Get ready to laugh out loud with our collection of actually funny dad jokes! This category features the best dad jokes that aren’t just cheesy, but genuinely hilarious. Perfect for those who appreciate quick wit and clever punchlines, these jokes are guaranteed to bring a smile to anyone’s face. Whether you’re looking for a playful way to break the ice or just need a good laugh, our actually funny dad jokes will hit the mark every time. Explore the funniest dad jokes that are guaranteed to make your friends and family chuckle!
I talked to a poet who only wrote about wells. His stuff was deep.
Without geometry life is pointless.
There's a new type of broom in stores. It's sweeping the nation!
I have a joke about drilling, but it’s boring.
Why don’t scientists trust atoms? Because they make up everything.
Have you heard of the new sport called Quiet Tennis”? It’s like normal tennis but without the racket.

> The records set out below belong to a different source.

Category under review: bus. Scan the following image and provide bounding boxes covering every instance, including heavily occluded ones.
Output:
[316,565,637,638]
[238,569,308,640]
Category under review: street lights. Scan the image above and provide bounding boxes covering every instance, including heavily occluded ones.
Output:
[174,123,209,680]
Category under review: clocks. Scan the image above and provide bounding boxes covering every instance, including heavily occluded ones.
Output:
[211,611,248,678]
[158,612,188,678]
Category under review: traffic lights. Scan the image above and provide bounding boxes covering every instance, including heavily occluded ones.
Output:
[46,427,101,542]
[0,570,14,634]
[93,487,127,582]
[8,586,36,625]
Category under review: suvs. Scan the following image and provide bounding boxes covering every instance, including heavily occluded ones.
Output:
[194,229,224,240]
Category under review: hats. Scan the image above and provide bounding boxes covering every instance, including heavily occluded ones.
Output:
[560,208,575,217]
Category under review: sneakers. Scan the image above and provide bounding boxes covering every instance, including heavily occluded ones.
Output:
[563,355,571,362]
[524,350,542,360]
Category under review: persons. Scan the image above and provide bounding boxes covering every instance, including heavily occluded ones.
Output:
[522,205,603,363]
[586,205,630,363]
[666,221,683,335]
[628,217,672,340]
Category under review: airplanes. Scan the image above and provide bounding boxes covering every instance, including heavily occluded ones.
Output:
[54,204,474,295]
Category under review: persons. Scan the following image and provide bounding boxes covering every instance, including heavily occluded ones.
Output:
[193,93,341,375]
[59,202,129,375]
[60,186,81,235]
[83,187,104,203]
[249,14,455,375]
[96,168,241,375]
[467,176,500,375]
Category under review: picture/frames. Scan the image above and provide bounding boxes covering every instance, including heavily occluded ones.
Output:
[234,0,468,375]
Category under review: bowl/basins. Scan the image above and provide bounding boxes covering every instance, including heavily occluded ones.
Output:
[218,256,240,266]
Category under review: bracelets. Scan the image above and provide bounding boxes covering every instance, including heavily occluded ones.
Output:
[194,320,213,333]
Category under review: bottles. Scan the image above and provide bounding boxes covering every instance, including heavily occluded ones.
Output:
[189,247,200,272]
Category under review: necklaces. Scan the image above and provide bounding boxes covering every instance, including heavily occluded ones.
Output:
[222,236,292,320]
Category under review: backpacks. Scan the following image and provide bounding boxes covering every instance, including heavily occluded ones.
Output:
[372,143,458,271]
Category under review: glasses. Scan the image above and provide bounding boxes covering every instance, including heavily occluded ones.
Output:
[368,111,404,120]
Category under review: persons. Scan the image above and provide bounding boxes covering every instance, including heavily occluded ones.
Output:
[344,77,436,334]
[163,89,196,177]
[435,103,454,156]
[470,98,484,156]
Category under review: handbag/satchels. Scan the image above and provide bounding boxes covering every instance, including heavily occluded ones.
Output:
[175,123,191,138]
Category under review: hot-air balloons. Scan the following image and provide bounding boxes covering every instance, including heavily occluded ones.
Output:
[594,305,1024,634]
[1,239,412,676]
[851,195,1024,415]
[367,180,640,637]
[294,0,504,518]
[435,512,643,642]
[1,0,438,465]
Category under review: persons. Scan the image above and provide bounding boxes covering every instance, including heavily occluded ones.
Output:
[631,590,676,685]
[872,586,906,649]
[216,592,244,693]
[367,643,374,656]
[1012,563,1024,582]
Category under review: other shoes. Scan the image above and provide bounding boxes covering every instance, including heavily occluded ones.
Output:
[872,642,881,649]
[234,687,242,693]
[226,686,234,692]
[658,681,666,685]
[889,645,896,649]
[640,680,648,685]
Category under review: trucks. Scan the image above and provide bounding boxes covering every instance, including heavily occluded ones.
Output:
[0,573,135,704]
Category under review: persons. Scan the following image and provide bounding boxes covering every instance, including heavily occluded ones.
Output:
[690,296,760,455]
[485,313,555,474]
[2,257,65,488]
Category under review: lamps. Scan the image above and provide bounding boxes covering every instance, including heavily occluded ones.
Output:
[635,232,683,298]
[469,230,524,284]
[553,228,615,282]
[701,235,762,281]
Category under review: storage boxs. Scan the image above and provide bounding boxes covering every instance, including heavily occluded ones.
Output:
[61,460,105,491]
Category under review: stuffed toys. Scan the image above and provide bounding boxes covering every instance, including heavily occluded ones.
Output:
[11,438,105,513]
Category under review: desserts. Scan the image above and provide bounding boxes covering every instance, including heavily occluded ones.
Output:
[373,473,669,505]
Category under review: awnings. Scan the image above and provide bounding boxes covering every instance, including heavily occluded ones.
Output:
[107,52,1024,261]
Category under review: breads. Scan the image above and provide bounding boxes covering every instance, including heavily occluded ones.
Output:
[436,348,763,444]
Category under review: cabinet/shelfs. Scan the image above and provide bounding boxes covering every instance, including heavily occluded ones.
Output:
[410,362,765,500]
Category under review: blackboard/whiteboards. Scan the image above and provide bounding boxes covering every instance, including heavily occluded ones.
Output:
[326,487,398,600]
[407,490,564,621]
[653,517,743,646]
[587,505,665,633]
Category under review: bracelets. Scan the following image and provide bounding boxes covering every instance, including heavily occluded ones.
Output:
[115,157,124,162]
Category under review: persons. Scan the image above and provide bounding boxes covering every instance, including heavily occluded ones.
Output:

Ever since we started quarantining, I've only been telling inside jokes.
What do you call a group of 500 atoms? A Refund.*This post is brought to you by "Todd Howard did Nothing Wrong" gang*
I can make you see your brain! That's just how eye-roll.
Do you know how many musicians it takes to change a light bulb? A: No, but that's cool man, you hum a few bars and I'll fake it. A: Two hundred and twenty. One to hold the bulbTwo to turn the ladderSeventeen on the guest list.200 to say their mate is on the guest list and they are their plus one.
Why do lawsuits against sand and silt never make it to court? Sediment always settles
Hopefully, Biden will never be the leader of my country Because if he is, something‘s gone wrong with the Canadian legal system
A shark could swim faster than me, but I could probably run faster than a shark. So in a triathlon, it would all come down to who is a better cyclist!
Today I'm attaching a light to the ceiling, but I'm afraid I'll probably screw it up.
When I die, I want to be cremated. It's my last chance to have a smokin' hot body.